Verkiezing van zeven diakenen
1 En in dezelfde dagen, toen de discipelen vermenigvuldigden, ontstond een murmurering der Grieksen tegen de Hebreeën, omdat hun weduwen in de dagelijkse bediening verzuimd werden.
2 En de twaalven riepen de menigte der discipelen tot zich, en zeiden: Het is niet behoorlijk, dat wij het Woord Gods nalaten, en de tafels dienen.
3 Ziet dan om, broeders, naar zeven mannen uit u, die goede getuigenis hebben, vol van de Heilige Geest en van wijsheid, die wij mogen stellen over deze nodige zaak.
4 Maar wij zullen volharden in het gebed, en in de bediening des Woords.

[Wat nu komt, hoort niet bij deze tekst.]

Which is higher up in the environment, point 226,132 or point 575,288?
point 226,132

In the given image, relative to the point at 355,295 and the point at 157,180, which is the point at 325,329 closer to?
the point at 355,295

5 En dit woord behaagde aan heel de menigte; en zij verkoren Stéfanus, een man vol van geloof en van de Heilige Geest, en Filippus, en Próchorus, en Nicánor, en Timon, en Pármenas, en Nicoláüs, een Jodengenoot van Antiochíë;
6 Die zij voor de apostelen stelden; en dezen , toen zij gebeden hadden, legden hun de handen op.
7 En het woord Gods wies, en het getal der discipelen vermenigvuldigde te Jeruzalem zeer; en een grote schare der priesters werd den gelove gehoorzaam.
Stéfanus gevangen genomen
8 En Stéfanus, vol van geloof en kracht, deed wonderen en grote tekenen onder het volk.
9 En er stonden op sommigen, die waren van de synagoge, genaamd der Libertijnen, en der Cyrenéërs, en der Alexandrijnen, en van hen, die van Cilicië en Azië waren, en twistten met Stéfanus.
10 En zij konden niet weerstaan de wijsheid en de Geest, door Wie hij sprak.
11 Toen deden zij mannen naar voren komen, die zeiden: Wij hebben hem horen spreken lasterlijke woorden tegen Mozes en God.
12 En zij beroerden het volk, en de ouderlingen en de Schriftgeleerden; en hem aanvallende grepen zij hem, en leidden hem voor de raad;
13 En stelden valse getuigen, die zeiden: Deze mens houdt niet op lasterlijke woorden te spreken tegen deze heilige plaats en de wet.
14 Want wij hebben hem horen zeggen, dat deze Jezus, de Nazaréner, deze plaats zal verbreken, en dat Hij de zeden veranderen zal, die Mozes ons overgeleverd heeft.
15 En allen, die in de raad zaten, de ogen op hem houdende, zagen zijn aangezicht als het aangezicht van een engel.